I read Seth Godin’s book “Poke the Box” often, probably once a quarter. Partly for inspiration and partly through obligation. You see, it was gifted to me by a Microsoft senior marketing executive in 2010, my first year at the company. He was travelling throughout Australia with me as a guest speaker at a series of events – events where we were trying a significantly different format, different content types, different methods of engagement and a desire to break the shackles of the standard IT industry events…and I’d been the driving force behind this idea of trying something new.
I couldn’t say that series of events was a resounding success. To be fair it wasn’t a flagrant failure either. It was just middle-ground, but I was certainly aspiring for better. Despite this, the head-office exec was encouraging and, just before his departure to Seattle, he handed me a gift. Of course, the gift was Godin’s book.
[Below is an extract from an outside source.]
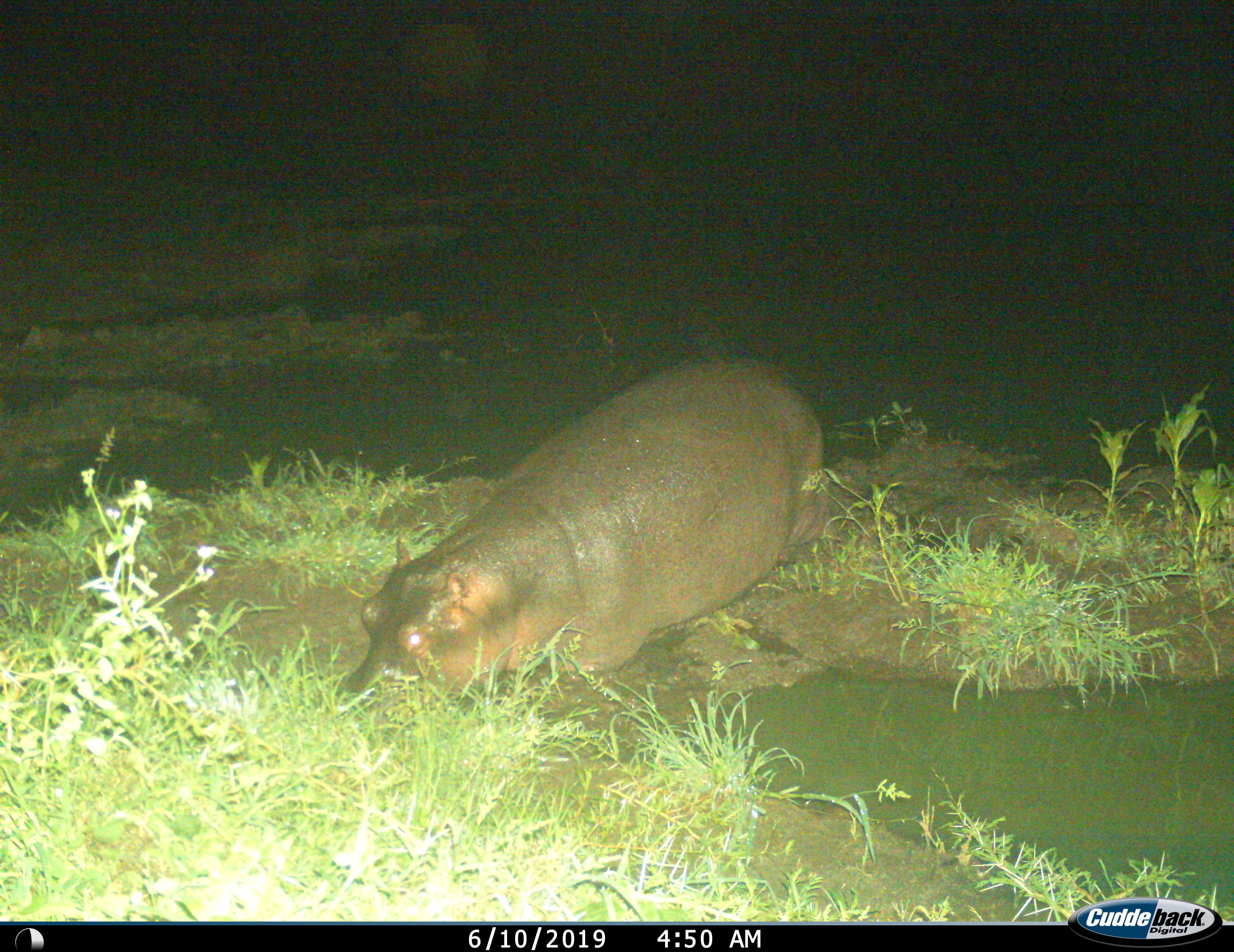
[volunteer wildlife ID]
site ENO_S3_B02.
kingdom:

I’m not sure if it was his intention, but I certainly took this as recognition of my efforts to try something different, something new, not simply doing what had always been done. More than that though was this feeling of belief and motivation; like I now had an obligation to take this subtle guidance from someone I looked up to and ensure I continued to poke the box.
So that’s why I re-read the book every few months: To fulfil my (possibly self-imposed) obligation; test my thinking; reinvigorate my creative juices; inspire others to start things.
Who’s Poking the Box?
Every small business should have at least one person in the business who’s a champion of poking the box. It could be a sales person, the marketing girl, the guy who does the book keeping or one of the business owners.
I’ve mentioned in a previous post how old habits stifle innovation in small businesses: A tendency to retrofit technology with great new capabilities in to old processes with tired requirements. Just a little box poking could really change this. 60% of SMEs admitted a lack of technology knowledge is holding back efficiency in their business…yet only half of them are doing something about it. The other half should start poking too – they owe it to their business.
Easier with Modern Technology
Technology has made it easier than ever for small businesses to try things out, to do something different and to start something new. I don’t necessarily mean easier in a technical sense (although you certainly don’t need to be a technical guru to do some clever things with technology these days) but more so in the sense of realising an idea. Want to run a marketing campaign on a shoe string budget overnight to a potential audience of millions? Well you can start that right now. Try doing it ten years ago…not so simple.
Jim Minifie of the Grattan Institute recently made a comment I found insightful:
“Most companies that live and breathe the online revolution are not tech startups, but smart smaller firms that use online tools to run their core business better: to cut costs, reach customers and suppliers, innovate and get more control.”
Yet most SMBs probably consider themselves far removed from living and breathing the online revolution. They shouldn’t. Instead, they should think about how to poke around and start something. Four big opportunities exist according to Minifie: mobile, social, data analytics and cloud. That’s a nice short hit-list to start poking at.
Poking the box doesn’t need to be a monumental world-changing activity. It could be a different way to look at your company data; a change to the layout of your website; a new way to answer the phones. Whatever it is, just start it. Right now.
Next time someone in your business tries something new or different, and despite if it’s successful or not, subtly leave a copy of Seth Godin’s book on their desk to acknowledge their actions and motivate them to keep on starting stuff. It’s the ultimate gift that keeps on giving…as I found out.